When you think about people over-using “like,” a caricature of a 14 year old girl might pop into your head. Her main concerns might include finding the right shade of lip gloss and losing 3 pounds by Friday for her date with her flavor of the week boyfriend. Or, to lose the details, “bubble-headedness.” Definitely not someone you’re going to take seriously. In fact, you’ll probably concentrate more on that one little syllable than the actual content of her speech.

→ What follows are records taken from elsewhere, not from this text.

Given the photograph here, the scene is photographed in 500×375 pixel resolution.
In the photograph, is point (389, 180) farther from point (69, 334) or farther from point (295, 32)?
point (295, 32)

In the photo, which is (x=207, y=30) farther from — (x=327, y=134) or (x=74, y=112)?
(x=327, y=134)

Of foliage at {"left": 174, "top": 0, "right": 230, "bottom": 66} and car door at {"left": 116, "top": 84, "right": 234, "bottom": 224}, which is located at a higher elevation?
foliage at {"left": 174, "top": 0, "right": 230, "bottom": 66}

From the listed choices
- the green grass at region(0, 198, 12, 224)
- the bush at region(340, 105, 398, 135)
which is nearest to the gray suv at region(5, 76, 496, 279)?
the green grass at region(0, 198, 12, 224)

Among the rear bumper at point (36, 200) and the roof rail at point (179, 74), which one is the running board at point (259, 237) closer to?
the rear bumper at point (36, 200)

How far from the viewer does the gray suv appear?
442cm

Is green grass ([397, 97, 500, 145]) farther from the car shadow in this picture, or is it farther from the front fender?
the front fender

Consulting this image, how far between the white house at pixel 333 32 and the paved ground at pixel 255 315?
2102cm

But is that the purpose of using “like” in this manner? To make yourself sound as if you aren’t completely confident in what you’re saying, and therefore placing yourself (unconsciously) at a lower level than whoever you’re speaking with? Because if you don’t sound confident, if you sound like you don’t REALLY know what you’re talking about, you aren’t a threat. You could be saying the most profound and radical statement but if you’ve got too many “like”s in there nobody is going to listen. Young people and women especially are taught to do this, culturally; to dumb yourself down so that you remain non-threatening. You start because things like “like” are a verbal crutch, a safety net from embarrassment in case you are wrong. But then it catches. It becomes habit.
I’ve been thinking about this lately because when I’m in class or with friends and I’m talking about something serious, I almost never use the word “like.” I mean, sure, here and there, but not in any noticeable manner. I am confident; clear and concise in my convictions, ready to defend myself if anyone tries to mansplain or otherwise condescend. But when I find myself trying to convey those same ideas to, say, my boyfriend, I can hear myself using “like” and “or whatever” at every turn and in general sounding weak. Is it really so ingrained in me that (slightly) older male figures are figures of power that I need to make myself sound unsure of myself in fear of being wrong?
The answer is… well, yes. It is. Our current social climate constantly reinforces ideas of young people and women needing to bend to others’ wills, to dumb themselves down, to always give people in power the upper hand, even in daily casual conversation. This isn’t exactly the biggest issue plaguing gender roles, but the way we carry ourselves and the way we speak conveys messages. For me, when every other word is “like,” I’m saying, “feel free to contradict me and tell me I’m wrong because I don’t actually have a clue about what I’m talking about anyway.” Since our culture tells some people to give up their verbal power in such a way, it tells others to take it.
I’m going to fight to keep it… and break this rather nasty habit.